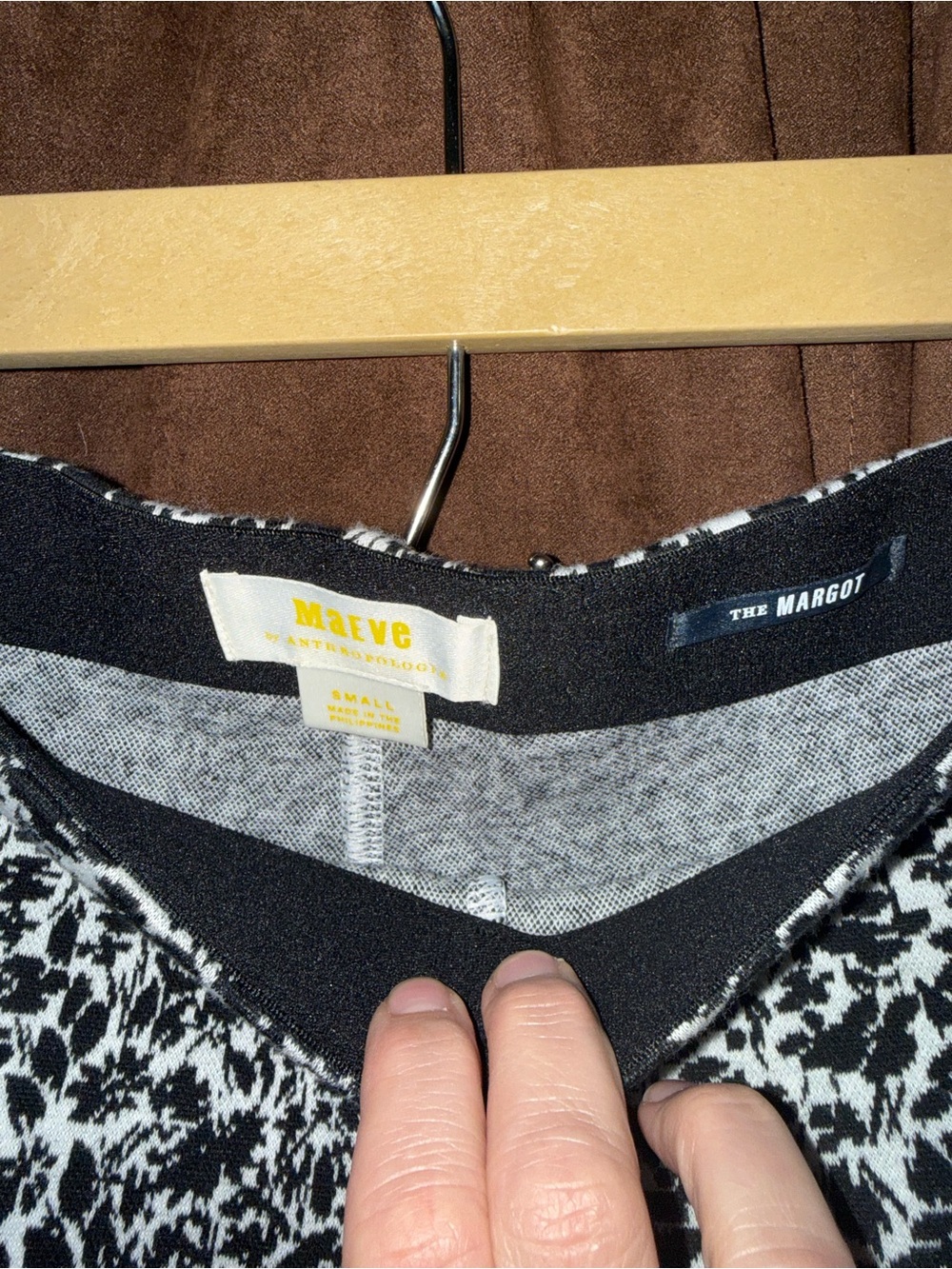 Maeve by Anthropologie "The Margot" kick-flare cropped pants. - Picture 3 of 5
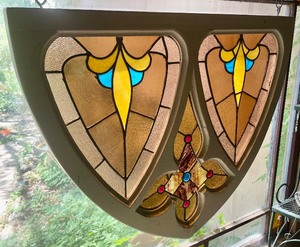 lot 2 image: Stunning Vintage Stained Glass Window Decor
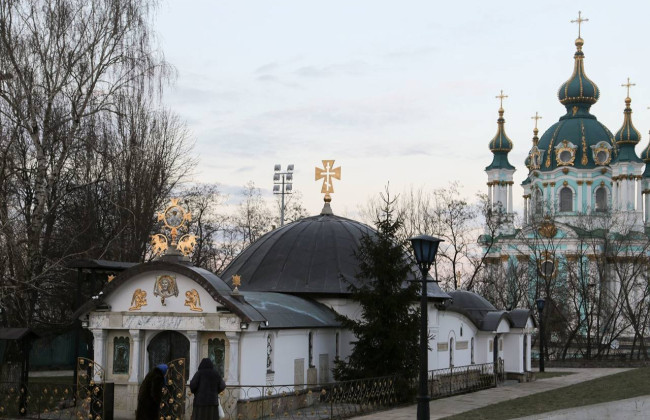 Міністерство культури вимагає демонтувати «храм-МАФ» біля Десятинної церкви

EXERCISE BRIEF
Reproduce all the material exactly, omitting images.

SOLUTION FOR THIS EXERCISE
 Maeve by Anthropologie "The Margot" kick-flare cropped pants. - Picture 3 of 5
 lot 2 image: Stunning Vintage Stained Glass Window Decor
 Міністерство культури вимагає демонтувати «храм-МАФ» біля Десятинної церкви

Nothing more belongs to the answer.